## TASK
Repeat all of the material exactly as given.

## RECORDS FOR THE TASK
begin

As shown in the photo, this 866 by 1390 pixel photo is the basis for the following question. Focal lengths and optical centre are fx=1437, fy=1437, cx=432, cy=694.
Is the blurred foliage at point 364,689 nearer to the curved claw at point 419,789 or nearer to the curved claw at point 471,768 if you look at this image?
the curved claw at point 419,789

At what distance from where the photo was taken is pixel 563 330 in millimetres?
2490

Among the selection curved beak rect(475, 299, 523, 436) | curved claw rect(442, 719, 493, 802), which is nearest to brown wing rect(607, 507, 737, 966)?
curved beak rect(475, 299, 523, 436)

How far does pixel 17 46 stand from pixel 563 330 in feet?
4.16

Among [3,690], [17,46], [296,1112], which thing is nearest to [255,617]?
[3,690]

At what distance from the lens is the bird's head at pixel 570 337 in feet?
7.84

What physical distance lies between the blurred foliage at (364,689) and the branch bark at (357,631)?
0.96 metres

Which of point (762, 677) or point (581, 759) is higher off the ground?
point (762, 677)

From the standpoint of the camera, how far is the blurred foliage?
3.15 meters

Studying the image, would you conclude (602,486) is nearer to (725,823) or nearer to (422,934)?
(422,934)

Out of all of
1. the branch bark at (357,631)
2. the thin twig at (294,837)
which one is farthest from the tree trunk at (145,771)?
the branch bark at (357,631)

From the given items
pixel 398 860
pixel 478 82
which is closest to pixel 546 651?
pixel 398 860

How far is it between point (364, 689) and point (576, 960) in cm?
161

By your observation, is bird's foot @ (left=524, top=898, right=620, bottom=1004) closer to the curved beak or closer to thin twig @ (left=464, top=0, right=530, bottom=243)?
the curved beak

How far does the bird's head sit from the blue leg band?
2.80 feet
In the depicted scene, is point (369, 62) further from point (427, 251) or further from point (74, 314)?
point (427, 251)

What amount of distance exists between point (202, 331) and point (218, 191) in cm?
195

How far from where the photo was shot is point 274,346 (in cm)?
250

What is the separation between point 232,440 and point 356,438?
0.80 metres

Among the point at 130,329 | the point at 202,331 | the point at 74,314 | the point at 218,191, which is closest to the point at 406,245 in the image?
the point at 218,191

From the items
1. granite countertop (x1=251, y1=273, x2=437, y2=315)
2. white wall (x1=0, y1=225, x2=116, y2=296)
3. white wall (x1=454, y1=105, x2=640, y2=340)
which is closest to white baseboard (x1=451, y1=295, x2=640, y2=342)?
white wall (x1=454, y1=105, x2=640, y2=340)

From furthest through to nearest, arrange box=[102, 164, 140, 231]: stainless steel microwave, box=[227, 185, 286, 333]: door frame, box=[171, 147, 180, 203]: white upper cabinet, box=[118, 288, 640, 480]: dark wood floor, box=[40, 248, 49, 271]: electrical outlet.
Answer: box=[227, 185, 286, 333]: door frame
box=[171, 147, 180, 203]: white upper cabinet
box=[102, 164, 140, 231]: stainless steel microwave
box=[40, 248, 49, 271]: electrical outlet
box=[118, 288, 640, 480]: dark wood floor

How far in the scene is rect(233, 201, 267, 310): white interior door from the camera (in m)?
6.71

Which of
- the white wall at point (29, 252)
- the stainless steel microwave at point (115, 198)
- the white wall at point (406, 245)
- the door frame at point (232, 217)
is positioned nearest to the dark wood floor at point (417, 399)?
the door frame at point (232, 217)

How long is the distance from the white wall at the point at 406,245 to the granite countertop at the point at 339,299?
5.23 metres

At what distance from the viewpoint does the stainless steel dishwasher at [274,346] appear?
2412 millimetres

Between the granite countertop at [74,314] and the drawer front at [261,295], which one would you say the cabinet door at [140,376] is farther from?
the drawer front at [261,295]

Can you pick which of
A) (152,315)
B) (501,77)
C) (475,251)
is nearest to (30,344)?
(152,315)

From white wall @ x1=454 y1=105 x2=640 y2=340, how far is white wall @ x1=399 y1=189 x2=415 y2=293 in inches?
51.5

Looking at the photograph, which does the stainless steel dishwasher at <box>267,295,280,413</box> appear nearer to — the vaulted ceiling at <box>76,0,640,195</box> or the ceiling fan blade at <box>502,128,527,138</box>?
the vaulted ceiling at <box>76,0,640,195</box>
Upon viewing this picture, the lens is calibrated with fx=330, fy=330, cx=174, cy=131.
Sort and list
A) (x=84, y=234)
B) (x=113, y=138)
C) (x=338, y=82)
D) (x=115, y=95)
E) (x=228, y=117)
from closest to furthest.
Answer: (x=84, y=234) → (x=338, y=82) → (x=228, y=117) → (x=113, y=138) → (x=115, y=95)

end

## FINAL RESULT
As shown in the photo, this 866 by 1390 pixel photo is the basis for the following question. Focal lengths and optical centre are fx=1437, fy=1437, cx=432, cy=694.
Is the blurred foliage at point 364,689 nearer to the curved claw at point 419,789 or nearer to the curved claw at point 471,768 if you look at this image?
the curved claw at point 419,789

At what distance from where the photo was taken is pixel 563 330 in millimetres?
2490

Among the selection curved beak rect(475, 299, 523, 436) | curved claw rect(442, 719, 493, 802), which is nearest to brown wing rect(607, 507, 737, 966)?
curved beak rect(475, 299, 523, 436)

How far does pixel 17 46 stand from pixel 563 330 in feet?
4.16

Among [3,690], [17,46], [296,1112], which thing is nearest to [255,617]?
[3,690]

At what distance from the lens is the bird's head at pixel 570 337 in feet?
7.84

What physical distance lies between the blurred foliage at (364,689) and the branch bark at (357,631)?
0.96 metres

Which of point (762, 677) or point (581, 759) is higher off the ground?
point (762, 677)

From the standpoint of the camera, how far is the blurred foliage?
3.15 meters

Studying the image, would you conclude (602,486) is nearer to (725,823) or nearer to (422,934)?
(422,934)

Out of all of
1. the branch bark at (357,631)
2. the thin twig at (294,837)
which one is farthest from the tree trunk at (145,771)?
the branch bark at (357,631)

From the given items
pixel 398 860
pixel 478 82
which is closest to pixel 546 651?
pixel 398 860

How far is it between point (364, 689) and point (576, 960) in cm?
161

By your observation, is bird's foot @ (left=524, top=898, right=620, bottom=1004) closer to the curved beak or closer to thin twig @ (left=464, top=0, right=530, bottom=243)?
the curved beak

How far does the bird's head sit from the blue leg band?
2.80 feet
In the depicted scene, is point (369, 62) further from point (427, 251) or further from point (74, 314)?
point (427, 251)

What amount of distance exists between point (202, 331) and point (218, 191) in cm?
195

How far from where the photo was shot is point 274,346 (in cm)?
250

What is the separation between point 232,440 and point 356,438?
0.80 metres

Among the point at 130,329 | the point at 202,331 | the point at 74,314 | the point at 218,191, which is closest to the point at 406,245 in the image?
the point at 218,191

From the items
1. granite countertop (x1=251, y1=273, x2=437, y2=315)
2. white wall (x1=0, y1=225, x2=116, y2=296)
3. white wall (x1=454, y1=105, x2=640, y2=340)
which is closest to white baseboard (x1=451, y1=295, x2=640, y2=342)?
white wall (x1=454, y1=105, x2=640, y2=340)

From furthest through to nearest, arrange box=[102, 164, 140, 231]: stainless steel microwave, box=[227, 185, 286, 333]: door frame, box=[171, 147, 180, 203]: white upper cabinet, box=[118, 288, 640, 480]: dark wood floor, box=[40, 248, 49, 271]: electrical outlet.
Answer: box=[227, 185, 286, 333]: door frame
box=[171, 147, 180, 203]: white upper cabinet
box=[102, 164, 140, 231]: stainless steel microwave
box=[40, 248, 49, 271]: electrical outlet
box=[118, 288, 640, 480]: dark wood floor

How far in the scene is rect(233, 201, 267, 310): white interior door from the camera (in m)?
6.71

Which of
- the white wall at point (29, 252)
- the stainless steel microwave at point (115, 198)
- the white wall at point (406, 245)
- the door frame at point (232, 217)
is positioned nearest to the dark wood floor at point (417, 399)?
the door frame at point (232, 217)

How long is the distance from the white wall at the point at 406,245 to the granite countertop at the point at 339,299?
5.23 metres

At what distance from the viewpoint does the stainless steel dishwasher at [274,346] appear?
2412 millimetres

Between the granite countertop at [74,314] and the drawer front at [261,295], which one would you say the cabinet door at [140,376] is farther from?
the drawer front at [261,295]

Can you pick which of
A) (152,315)
B) (501,77)
C) (475,251)
is nearest to (30,344)?
(152,315)

From white wall @ x1=454 y1=105 x2=640 y2=340, how far is white wall @ x1=399 y1=189 x2=415 y2=293 in inches?
51.5

Looking at the photograph, which does the stainless steel dishwasher at <box>267,295,280,413</box> appear nearer to — the vaulted ceiling at <box>76,0,640,195</box> or the ceiling fan blade at <box>502,128,527,138</box>?
the vaulted ceiling at <box>76,0,640,195</box>
Upon viewing this picture, the lens is calibrated with fx=330, fy=330, cx=174, cy=131.
Sort and list
A) (x=84, y=234)
B) (x=113, y=138)
C) (x=338, y=82)
D) (x=115, y=95)
E) (x=228, y=117)
from closest to furthest.
Answer: (x=84, y=234) → (x=338, y=82) → (x=228, y=117) → (x=113, y=138) → (x=115, y=95)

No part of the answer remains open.